Marçal pisou no tomate. A reação pode vir de seu próprio campo

Candidato pode ter assinado sua carta de saída do pleito ao apresentar falso laudo sobre Boulos

Por Gilberto Maringoni, professor, no facebook

1. PABLO MARÇAL DEU UMA CARTADA tão brutal quanto tosca ao divulgar o falso laudo médico sobre Guilherme Boulos cerca de 30 horas antes do início das votações no domingo. A difusão nas redes da extrema-direita é intensa e instantânea. Na madrugada de sexta para sábado é difícil mensurar os prejuízos que a iniciativa pode causar à candidatura de seu oponente. A resposta da equipe de Boulos foi imediata e se desdobra por duas vias, uma política e outra jurídica.

2. O EX-COACH PODE TER cometido aqui um erro crasso. Ele não se dá em especial por divulgar a grosseira falsificação de um diagnóstico de saúde, logo desmascarado. Sua pisada na bola maior parece ter sido a de subestimar a disputa que trava nos marcos de seu próprio campo.

3. MARÇAL NÃO CONCORRE à vaga de sucessor do chefe no interior do bolsonarismo, corrente política ainda não de todo consolidada. O maior sinal da fragilidade dessa vertente é não ter logrado ainda constituir um partido político bolsonarista. Talvez seja mais correto dizer que Jair Bolsonaro captou e surfou numa onda conservadora na sociedade, que tende ao fascismo. O universo de disputa é a extrema-direita, na qual se inserem Bolsonaro, Marçal e respectivas turmas.

4. ASSIM, É INCORRETO achar que Marçal está para Bolsonaro, assim como Boulos está para Lula. O psolista almeja ser o sucessor do presidente da República no interior do lulismo, em acordo com seu patrono. O lulismo é mais um espaço político criado ao redor do líder e de seu partido, do que uma tendência política de contornos nítidos. O bolsonarismo é mais definido política e ideologicamente, mas não tem a organicidade e o peso histórico do lulismo.

5. MARÇAL DISPUTA a primazia na extrema direita, em oposição a Bolsonaro e a seus seguidores. Isso faz toda a diferença. Por sua baixa organicidade, setores da base bolsonarista se descolam do líder e rumam para o campo gravitacional de Marçal. E o bolsonarismo mostra sua precariedade orgânica.

6. DAÍ VEM A VIOLENTA REAÇÃO do ex-presidente contra Marçal na manifestação de 7 de setembro, na Paulista. Daí vem o fato de Bolsonaro hesitar em definir apoio claro a um dos dois candidatos extremistas que se enfrentam em São Paulo, ao mesmo tempo em que sua base migra para as águas do postulante goiano.
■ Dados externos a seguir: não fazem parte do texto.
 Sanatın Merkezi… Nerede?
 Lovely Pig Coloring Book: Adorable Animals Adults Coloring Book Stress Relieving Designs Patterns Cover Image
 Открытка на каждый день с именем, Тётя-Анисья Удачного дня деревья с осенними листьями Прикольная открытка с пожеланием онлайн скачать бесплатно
7. NESSE PONTO, VOLTAMOS AO POSSÍVEL ERRO de Marçal. Para a consolidação do bolsonarismo, é vital cortar as asas de qualquer demonstração de autonomia no interior da extrema-direita. Assim deve ser entendida a violenta reação de Silas Malafaia ao falso documento médico divulgado por Marçal. “Esse bandido tem que ser preso”, escreveu o pastor em suas redes. “O psicopata do Pablo Marçal forjando documento contra Boulos para dizer que ele é dependente de drogas. Inadmissível! Não é porque Boulos é o nosso inimigo político que vamos aceitar uma farsa dessa”.

8. É POUCO PLAUSÍVEL QUE UMA FIGURA como Malafaia esteja moralmente indignado com Marçal. O mais provável é ele ter visto ali um flanco aberto – pela tosquice e total mentira da história – para desferir um golpe em cima do do concorrente. A intenção de Malafaia, de Bolsonaro e de sua trupe é impedir qualquer dissenção com potencial de se tornar incontrolável em seu cercadinho.

9. MESMO QUE VENHA A SER PRESO, o nome do ex-coach seguirá nas urnas. Não há tempo hábil para retirá-lo e – repito – não se sabe do avanço nas intenções de voto que Marçal possa ter obtido. Mas sua briga mais séria se dará com os supostos donos da franquia neofascista no Brasil, que não admitem contestação. Ainda mais dentro de suas próprias quatro linhas.